▶ **Task description**
Format the rows below as a JSON list of strings, with one string for each line and no blank lines. Leave the pictures out.

========================================================================

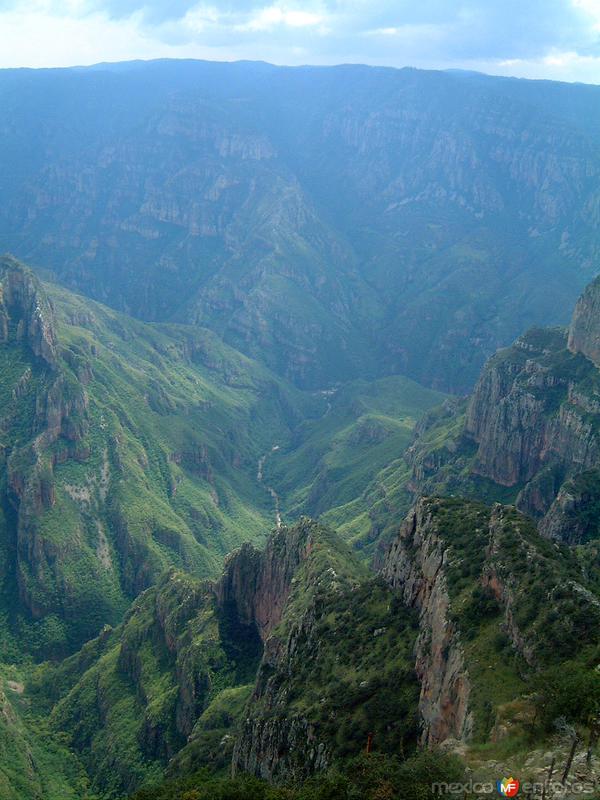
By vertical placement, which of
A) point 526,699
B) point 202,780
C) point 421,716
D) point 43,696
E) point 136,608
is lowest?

========================================================================

▶ **Task response**
[
  "By vertical placement, which of",
  "A) point 526,699",
  "B) point 202,780",
  "C) point 421,716",
  "D) point 43,696",
  "E) point 136,608",
  "is lowest?"
]